Here is a pic from the other day snowblowing city sidewalks that were part water, slush and snow.
I will get some more pics and video up later.


----------



## S-205 (Feb 27, 2009)

Looks slushy and wet for sure


----------



## PrimoSR (May 15, 2010)

ryde307;1458802 said:


> Here are a few pics from the other day. Should have more if we get this storm tomorrow.
> Blowing back snow piles.
> 
> 
> ...


I saw the Tool Cat driving through Excelsior today, looked like it just had a bath at the FD.


----------



## ryde307 (Dec 3, 2009)

I think I was in it and saw you that day. Not sure I have a bad memory. Typically gets a bath with everything else tehn drive it to lunch in Excelsior.
Now its sitting with everything else at the shop. We are going to use it in the next week for mulch at a HOA and see how it does.


----------



## PrimoSR (May 15, 2010)

ryde307;1471965 said:


> We are going to use it in the next week for mulch at a HOA and see how it does.
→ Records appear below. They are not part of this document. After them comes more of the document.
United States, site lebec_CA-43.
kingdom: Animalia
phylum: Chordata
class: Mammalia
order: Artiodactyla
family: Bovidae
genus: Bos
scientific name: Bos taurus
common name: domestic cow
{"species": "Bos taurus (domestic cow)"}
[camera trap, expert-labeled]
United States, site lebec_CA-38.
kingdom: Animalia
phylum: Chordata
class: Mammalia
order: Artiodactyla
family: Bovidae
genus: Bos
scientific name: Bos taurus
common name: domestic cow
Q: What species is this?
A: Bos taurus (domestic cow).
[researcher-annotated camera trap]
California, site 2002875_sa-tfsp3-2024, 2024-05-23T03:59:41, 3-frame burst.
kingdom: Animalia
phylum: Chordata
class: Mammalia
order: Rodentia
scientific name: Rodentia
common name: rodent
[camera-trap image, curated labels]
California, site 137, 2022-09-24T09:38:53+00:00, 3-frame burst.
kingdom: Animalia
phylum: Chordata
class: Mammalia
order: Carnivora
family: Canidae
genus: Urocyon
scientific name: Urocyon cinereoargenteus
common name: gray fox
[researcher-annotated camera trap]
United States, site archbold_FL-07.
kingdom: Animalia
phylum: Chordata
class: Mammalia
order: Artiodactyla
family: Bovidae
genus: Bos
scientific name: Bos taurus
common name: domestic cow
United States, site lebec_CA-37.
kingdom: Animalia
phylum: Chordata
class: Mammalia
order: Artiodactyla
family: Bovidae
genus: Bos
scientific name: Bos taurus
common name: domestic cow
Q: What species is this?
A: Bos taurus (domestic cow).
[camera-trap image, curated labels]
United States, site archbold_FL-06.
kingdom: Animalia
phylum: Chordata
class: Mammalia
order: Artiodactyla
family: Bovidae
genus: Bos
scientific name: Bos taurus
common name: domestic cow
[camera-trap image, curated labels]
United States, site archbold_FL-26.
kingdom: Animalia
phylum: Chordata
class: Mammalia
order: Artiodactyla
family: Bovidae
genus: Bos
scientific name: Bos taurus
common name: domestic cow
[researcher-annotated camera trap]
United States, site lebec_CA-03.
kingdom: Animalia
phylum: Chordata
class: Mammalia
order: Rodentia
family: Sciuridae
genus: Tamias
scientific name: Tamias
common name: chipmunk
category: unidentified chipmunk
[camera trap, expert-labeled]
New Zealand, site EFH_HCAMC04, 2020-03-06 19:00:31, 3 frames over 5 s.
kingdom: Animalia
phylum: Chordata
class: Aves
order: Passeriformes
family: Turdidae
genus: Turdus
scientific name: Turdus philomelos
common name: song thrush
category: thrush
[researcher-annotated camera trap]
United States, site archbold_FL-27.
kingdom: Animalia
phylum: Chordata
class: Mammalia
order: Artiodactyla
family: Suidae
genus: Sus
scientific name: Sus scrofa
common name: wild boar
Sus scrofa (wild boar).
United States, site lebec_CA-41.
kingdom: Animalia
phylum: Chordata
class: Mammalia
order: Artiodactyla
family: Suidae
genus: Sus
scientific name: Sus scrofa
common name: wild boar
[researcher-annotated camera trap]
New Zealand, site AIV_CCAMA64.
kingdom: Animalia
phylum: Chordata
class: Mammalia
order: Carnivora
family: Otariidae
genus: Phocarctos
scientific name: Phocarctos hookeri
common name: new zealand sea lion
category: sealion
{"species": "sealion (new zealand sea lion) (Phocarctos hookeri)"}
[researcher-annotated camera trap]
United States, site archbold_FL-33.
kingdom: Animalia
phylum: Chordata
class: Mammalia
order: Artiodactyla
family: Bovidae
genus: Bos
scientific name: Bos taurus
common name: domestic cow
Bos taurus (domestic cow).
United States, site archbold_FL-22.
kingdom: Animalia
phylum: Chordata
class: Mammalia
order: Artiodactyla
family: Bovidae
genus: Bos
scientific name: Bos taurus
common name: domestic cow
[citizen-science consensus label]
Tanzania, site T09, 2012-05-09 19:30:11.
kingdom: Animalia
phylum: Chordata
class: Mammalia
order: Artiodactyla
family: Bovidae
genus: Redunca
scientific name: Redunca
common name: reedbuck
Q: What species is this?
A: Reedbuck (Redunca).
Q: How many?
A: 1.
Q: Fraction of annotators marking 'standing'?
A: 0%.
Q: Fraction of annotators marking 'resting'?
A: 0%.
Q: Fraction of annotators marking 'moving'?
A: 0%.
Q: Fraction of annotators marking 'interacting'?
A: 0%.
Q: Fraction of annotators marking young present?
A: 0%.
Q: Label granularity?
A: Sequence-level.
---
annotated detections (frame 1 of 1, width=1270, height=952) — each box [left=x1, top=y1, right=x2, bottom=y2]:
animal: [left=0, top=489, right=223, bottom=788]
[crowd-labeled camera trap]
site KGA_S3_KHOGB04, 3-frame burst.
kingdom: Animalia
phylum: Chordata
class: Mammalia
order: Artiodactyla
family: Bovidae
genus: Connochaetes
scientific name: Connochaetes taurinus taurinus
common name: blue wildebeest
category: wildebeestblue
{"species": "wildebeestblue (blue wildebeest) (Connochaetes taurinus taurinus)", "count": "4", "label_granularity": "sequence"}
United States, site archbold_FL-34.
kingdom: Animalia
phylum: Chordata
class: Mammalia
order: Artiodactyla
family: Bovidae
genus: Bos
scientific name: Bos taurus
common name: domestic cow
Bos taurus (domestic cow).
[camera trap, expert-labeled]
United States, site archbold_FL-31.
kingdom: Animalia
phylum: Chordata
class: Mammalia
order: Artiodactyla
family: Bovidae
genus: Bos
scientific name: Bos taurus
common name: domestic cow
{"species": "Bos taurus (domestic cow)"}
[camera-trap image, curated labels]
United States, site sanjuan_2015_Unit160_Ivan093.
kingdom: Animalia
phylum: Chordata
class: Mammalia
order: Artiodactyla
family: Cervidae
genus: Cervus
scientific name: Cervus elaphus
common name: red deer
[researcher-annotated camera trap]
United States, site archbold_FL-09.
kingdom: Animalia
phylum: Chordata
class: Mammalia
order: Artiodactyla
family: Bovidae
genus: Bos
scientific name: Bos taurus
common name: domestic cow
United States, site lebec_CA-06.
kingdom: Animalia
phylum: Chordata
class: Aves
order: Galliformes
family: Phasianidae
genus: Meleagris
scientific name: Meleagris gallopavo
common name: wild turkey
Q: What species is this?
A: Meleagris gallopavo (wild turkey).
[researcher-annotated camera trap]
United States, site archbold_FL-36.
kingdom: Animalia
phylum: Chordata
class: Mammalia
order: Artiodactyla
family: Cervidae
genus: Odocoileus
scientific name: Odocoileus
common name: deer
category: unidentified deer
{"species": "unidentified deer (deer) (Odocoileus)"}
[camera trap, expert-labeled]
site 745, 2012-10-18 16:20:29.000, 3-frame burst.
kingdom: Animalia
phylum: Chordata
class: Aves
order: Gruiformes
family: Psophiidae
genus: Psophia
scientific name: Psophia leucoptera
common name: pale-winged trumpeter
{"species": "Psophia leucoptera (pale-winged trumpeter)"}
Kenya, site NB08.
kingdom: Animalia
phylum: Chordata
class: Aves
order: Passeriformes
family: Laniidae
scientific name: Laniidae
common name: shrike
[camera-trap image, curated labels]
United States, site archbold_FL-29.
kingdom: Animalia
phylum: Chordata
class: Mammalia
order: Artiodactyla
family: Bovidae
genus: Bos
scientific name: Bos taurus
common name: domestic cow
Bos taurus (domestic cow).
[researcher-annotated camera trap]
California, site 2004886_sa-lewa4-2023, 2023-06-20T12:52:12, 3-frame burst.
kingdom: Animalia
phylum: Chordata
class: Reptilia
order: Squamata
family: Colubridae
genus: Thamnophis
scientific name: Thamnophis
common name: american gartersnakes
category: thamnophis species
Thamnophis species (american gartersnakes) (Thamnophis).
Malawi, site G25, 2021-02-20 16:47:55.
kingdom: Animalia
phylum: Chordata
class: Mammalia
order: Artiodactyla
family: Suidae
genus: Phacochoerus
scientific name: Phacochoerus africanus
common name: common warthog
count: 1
I bet it worked great for that.


----------



## SnoMan19 (Dec 17, 2011)

That hook lift ford is awesome.


----------



## ryde307 (Dec 3, 2009)

New Snowblower









New Skid plow and Boss pusher









Salt Delivery









Think Snow


----------



## ryde307 (Dec 3, 2009)

One more of some trucks lined up.


----------



## ryde307 (Dec 3, 2009)

A load of things coming out of storage.


----------



## S-205 (Feb 27, 2009)

Awesome pictures, I like that deckover!


----------



## ryde307 (Dec 3, 2009)

Thanks, We purchased it used this summer. It needed new brakes and had a slightly bent axle. It suprisingly was cheaper to buy new complete axles than to get brakes for it. We also then sandblasted and painted it al fresh.


----------